Written by Ronald D. Moore,
Directed by Fred Keller|
This week: In a Very Special Episode, Isabel and Jesse buck the odds on teenmarriage; Liz trades in Nelly Furtado for second-season Cordelia hair and makeup; Max starts a bar fight, while Jim and the Kit Shickers (*dude*) provide musical accompaniment -- sadly, *not* BNL; and Michael re-entacts the end of Act Three of VLV. Join me, won't you?
And now, a brief moment to pee myself over the end of
No previouslys, but we *do* get cute graphics. Kill me. Is it *really* this important?

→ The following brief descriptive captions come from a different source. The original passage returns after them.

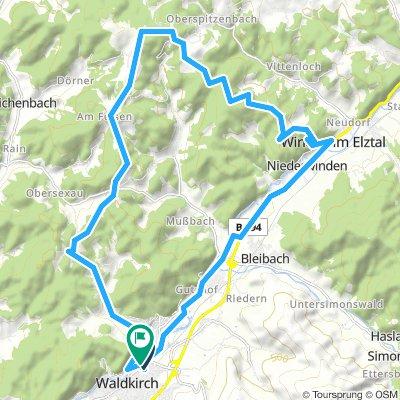 Waldkirch Niederwinden Schwarzenberg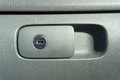 Locked storage space of a car interior Stock Images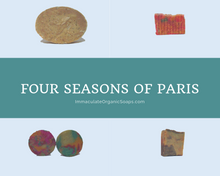 Load image into Gallery viewer, Four Seasons of Paris Soaps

God, Izzy, impatient much? Methinks this is why you don't have girlfriends.
I bet her human genetic donor's ancestor actually *was* a Nazi.
Isabel. It's been all day. GET. OUT. They're kind of trying to close, bitch.

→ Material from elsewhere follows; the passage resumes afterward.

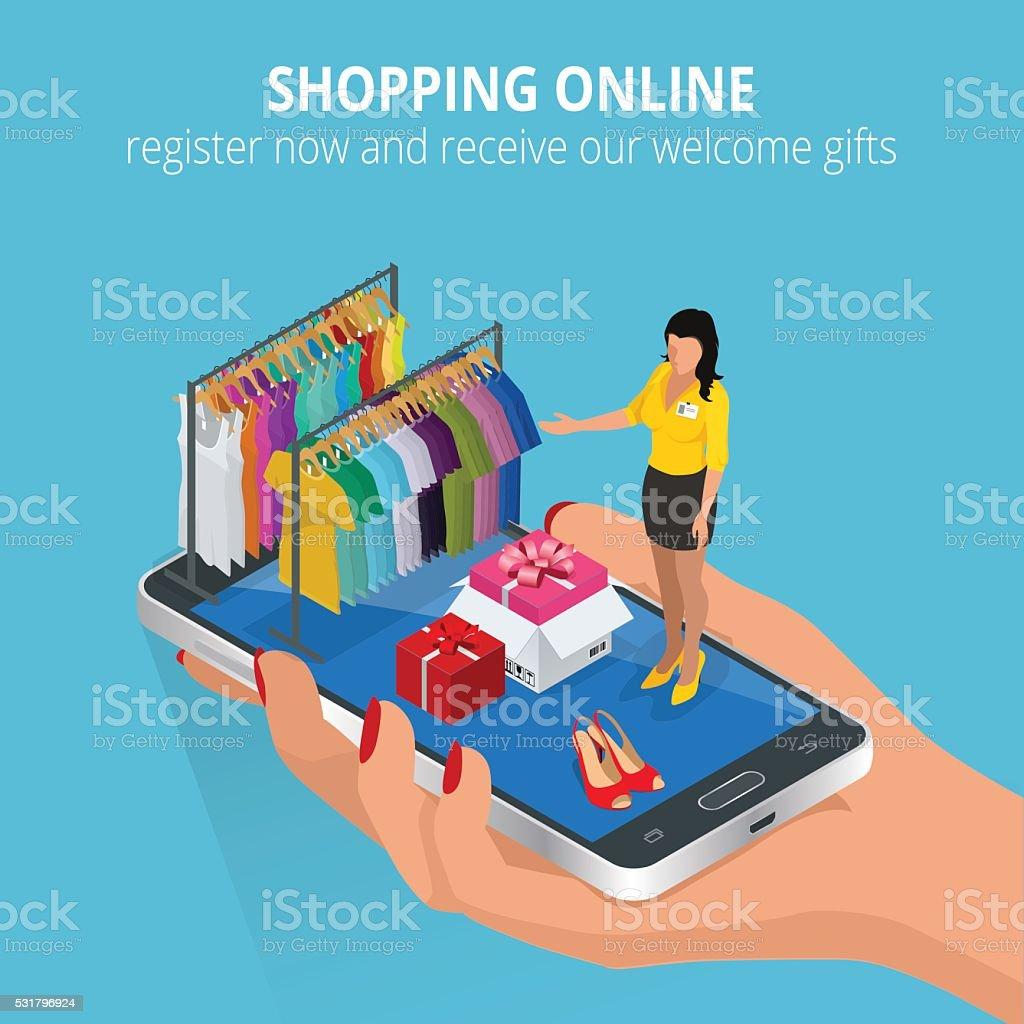 Shopping online. vector art illustration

"I'm sorry for being such a bitch today." Well, at least she's apologizing for it. That's a first.
"It's for the rest of your life." Hahahahahahaha. Clearly, neither of you have actually seen this show.

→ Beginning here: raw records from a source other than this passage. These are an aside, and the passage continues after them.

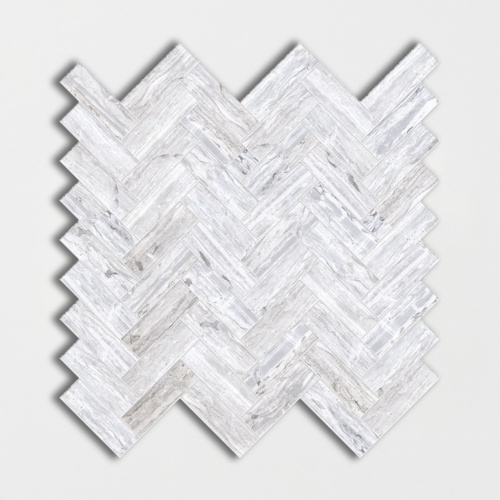 Haisa Blue Honed Herringbone Marble Mosaics 12 1/8×13 3/8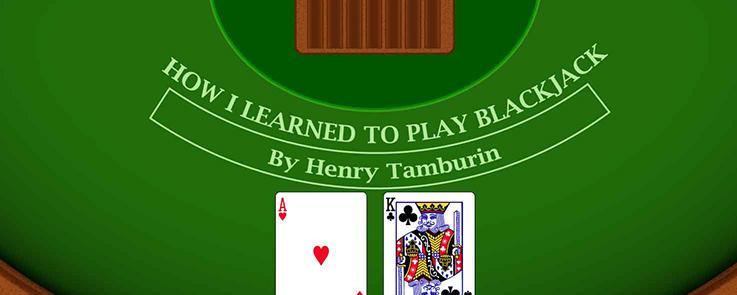 Casinos nuworks 375743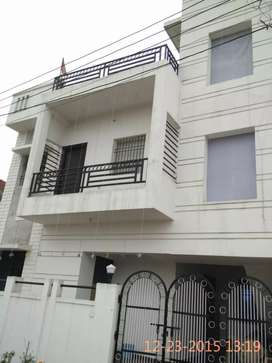 A newly constructed 2 BHK flat available for rent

"What if I had to marry Max?" Liz, don't say that like it's a bad thing, honey. Or am I the only one who remembers the beginning of EotW?
Um. Khivar's human form. Ewwww. I hate to say it, but she's doing better with Jesse.
I appear to have songs from Buffy! The Musical! stuck in my head. If it gets me through this ep faster, I say bravo. Brava, even.
More wacky graphics. Still! Not! Wacky!
Ooh. He's a rock star. Watch. Me. Care. Oh, wait. Don't call him gomer, fuckwad.
Kyle, honey, lose the sideburns.
"They say you should witte down your dreams as soon as you wake up."
"I literally had to take a cold shower." Ew! Ew! TMI!
Kyle's little dance. Giggle. I heart that boy.
"God, I hate cellphones." See? Kyle and I are twins. Except for the sideburns.
Dude, I have never been that cold to my parents *ever*, not even those times our neighbors called the cops for trespassing.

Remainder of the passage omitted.